Simbolo idea associata al simbolo valorizzazione dell’idea impegno all’azione
opera sulla mente opera sull’agire
I suddetti simboli hanno non solo la capacità di orientare verso il mondo in termini cognitivi, ma operano
anche all’interno delle motivazioni dell’agire, cioè spingono all’azione. Si delineano così dei leader simbolici
e dei seguaci, che agiscono, facendosi guidare dai primi.
In passato l’identità etico-sociale era perlopiù costruita o nel quadro di dottrine religiose, o in quello di
ideologie di ceto (valide solo per gruppi ascrittivi, costruiti sulla nascita). In tempi moderni, invece, i gruppi
sono in grado di riunire collettività gigantesche.
Dominio simbolico
Strategie di emancipazione:
a) Eliminare la condizione di salienza significa abbandonare la vecchia identità per costruirne una
nuova tramite una conversione, che tuttavia è estremamente difficile.

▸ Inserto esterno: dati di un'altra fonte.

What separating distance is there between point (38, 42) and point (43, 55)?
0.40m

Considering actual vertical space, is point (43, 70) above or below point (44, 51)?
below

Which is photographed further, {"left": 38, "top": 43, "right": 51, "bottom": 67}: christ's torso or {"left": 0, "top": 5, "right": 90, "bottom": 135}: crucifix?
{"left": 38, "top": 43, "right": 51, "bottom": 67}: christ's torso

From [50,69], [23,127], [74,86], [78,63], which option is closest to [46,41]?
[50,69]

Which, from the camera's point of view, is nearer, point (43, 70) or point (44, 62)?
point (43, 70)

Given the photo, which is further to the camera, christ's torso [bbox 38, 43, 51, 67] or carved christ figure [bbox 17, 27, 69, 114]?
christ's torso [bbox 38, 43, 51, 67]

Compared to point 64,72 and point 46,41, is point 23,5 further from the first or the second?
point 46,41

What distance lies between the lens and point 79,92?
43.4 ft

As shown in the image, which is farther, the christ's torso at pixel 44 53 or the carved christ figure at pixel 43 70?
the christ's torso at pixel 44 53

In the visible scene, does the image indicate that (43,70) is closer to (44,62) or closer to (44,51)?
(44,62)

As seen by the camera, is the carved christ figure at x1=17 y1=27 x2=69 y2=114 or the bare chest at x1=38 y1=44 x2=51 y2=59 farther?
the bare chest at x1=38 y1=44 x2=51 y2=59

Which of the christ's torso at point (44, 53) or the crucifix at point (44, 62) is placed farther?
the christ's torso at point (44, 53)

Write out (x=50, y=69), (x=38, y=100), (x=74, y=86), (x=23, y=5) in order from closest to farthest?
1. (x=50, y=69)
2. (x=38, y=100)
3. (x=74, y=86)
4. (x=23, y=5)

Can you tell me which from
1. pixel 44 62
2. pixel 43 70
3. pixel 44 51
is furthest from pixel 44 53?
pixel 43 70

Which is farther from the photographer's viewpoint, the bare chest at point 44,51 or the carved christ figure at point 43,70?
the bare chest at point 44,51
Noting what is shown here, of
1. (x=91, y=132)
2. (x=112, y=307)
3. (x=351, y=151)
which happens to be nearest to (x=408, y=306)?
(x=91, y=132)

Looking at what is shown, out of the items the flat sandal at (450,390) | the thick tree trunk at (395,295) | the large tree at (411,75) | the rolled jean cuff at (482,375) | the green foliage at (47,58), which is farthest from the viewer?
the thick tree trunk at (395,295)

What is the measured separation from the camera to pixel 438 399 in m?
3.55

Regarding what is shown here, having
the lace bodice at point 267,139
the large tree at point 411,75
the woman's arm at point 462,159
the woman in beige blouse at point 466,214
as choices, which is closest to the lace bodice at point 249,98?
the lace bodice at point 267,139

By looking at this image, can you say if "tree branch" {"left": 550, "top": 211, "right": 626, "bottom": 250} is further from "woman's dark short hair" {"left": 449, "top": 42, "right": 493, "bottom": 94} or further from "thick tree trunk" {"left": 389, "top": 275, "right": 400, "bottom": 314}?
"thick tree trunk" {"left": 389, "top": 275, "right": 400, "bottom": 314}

b) Si può cercare dei surrogati, ma è difficile che i beni ideologici sostitutivi mantengano una
condizione di surrogati. È probabile che essi riconvertano in beni ideologici che hanno valore in se
stessi.
c) B potrebbe dotarsi di risorse simboliche solo realizzando un gruppo ereticale, perché all’interno del
gruppo originario solo i capi sono autorizzati a produrre le risorse.
d) Dono gratuito.
POTERE POLITICO
Il potere politico, pur avvalendosi di tutte e 3 le risorse – economiche, di violenza e simboliche – le elabora
in maniera particolare così da non inserirsi mai nell’uno o nell’altro potere.